### RECORDS SUPPLIED
========================================================================
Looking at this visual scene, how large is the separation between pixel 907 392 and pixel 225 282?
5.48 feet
========================================================================
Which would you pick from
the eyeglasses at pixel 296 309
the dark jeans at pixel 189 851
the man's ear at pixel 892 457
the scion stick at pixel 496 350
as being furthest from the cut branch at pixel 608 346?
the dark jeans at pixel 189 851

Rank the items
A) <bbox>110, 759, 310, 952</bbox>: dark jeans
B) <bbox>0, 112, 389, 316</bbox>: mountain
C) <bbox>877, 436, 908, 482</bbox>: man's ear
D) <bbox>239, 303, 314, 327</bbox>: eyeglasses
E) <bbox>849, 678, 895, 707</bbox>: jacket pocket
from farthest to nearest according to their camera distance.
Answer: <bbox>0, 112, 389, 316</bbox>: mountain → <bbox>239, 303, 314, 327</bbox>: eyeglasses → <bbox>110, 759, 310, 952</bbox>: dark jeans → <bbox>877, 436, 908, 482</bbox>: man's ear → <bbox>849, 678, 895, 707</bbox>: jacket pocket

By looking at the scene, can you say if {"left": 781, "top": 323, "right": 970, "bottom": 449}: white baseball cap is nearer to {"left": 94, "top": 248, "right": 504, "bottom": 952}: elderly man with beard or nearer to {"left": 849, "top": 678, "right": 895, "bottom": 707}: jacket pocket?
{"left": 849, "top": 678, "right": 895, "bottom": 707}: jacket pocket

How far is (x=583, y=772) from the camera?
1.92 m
========================================================================
### WRITTEN PROBLEM
Gather each line of the records that contains the word "scene", and copy those lines out.

### SOLUTION TO THE EXERCISE
Looking at this visual scene, how large is the separation between pixel 907 392 and pixel 225 282?
By looking at the scene, can you say if {"left": 781, "top": 323, "right": 970, "bottom": 449}: white baseball cap is nearer to {"left": 94, "top": 248, "right": 504, "bottom": 952}: elderly man with beard or nearer to {"left": 849, "top": 678, "right": 895, "bottom": 707}: jacket pocket?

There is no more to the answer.